Issue 32, 2007

Carbohydrate molecular recognition: a spectroscopic investigation of carbohydrate–aromatic interactions

Abstract

The physical basis of carbohydrate molecular recognition at aromatic protein binding sites is explored by creating molecular complexes between a series of selected monosaccharides and toluene (as a truncated model for phenylalanine). They are formed at low temperatures under molecular beam conditions, and detected and characterized through mass-selected, infrared ion depletion spectroscopy—a strategy which exploits the extraordinary sensitivity of their vibrational signatures to the local hydrogen-bonded environment of their OH groups. The trial set of carbohydrates, α- and β-anomers of glucose, galactose and fucose, reflects ligand fragments in naturally occurring proteincarbohydrate complexes and also allows an investigation of the effect of systematic structural changes, including the shape and extent of ‘apolar’ patches on the pyranose ring, removal of the OH on the exocyclic hydroxymethyl group, and removal of the aglycon.

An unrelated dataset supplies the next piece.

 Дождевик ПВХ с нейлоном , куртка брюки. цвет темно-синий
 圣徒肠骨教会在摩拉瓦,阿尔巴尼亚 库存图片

Bound complexes invariably form, establishing the general existence of intrinsic intermolecular potential minima. In most of the cases explored, comparison between recorded and computed vibrational spectra of the bound and free carbohydrates in the absence of solvent water molecules reveal that dispersion forces involving CH–π interactions, which promote little if any distortion of the bound carbohydrate, predominate although complexes bound through specific OH–π hydrogen-bonded interactions have also been identified. Since the complexes form at low temperatures in the absence of water, entropic contributions associated with the reorganization of surrounding water molecules, the essence of the proposed ‘hydrophobic interaction’, cannot contribute and other modes of binding drive the recognition of sugars by aromatic residues. Excitingly, some of the proposed structures mirror those found in naturally occurring proteincarbohydrate binding sites.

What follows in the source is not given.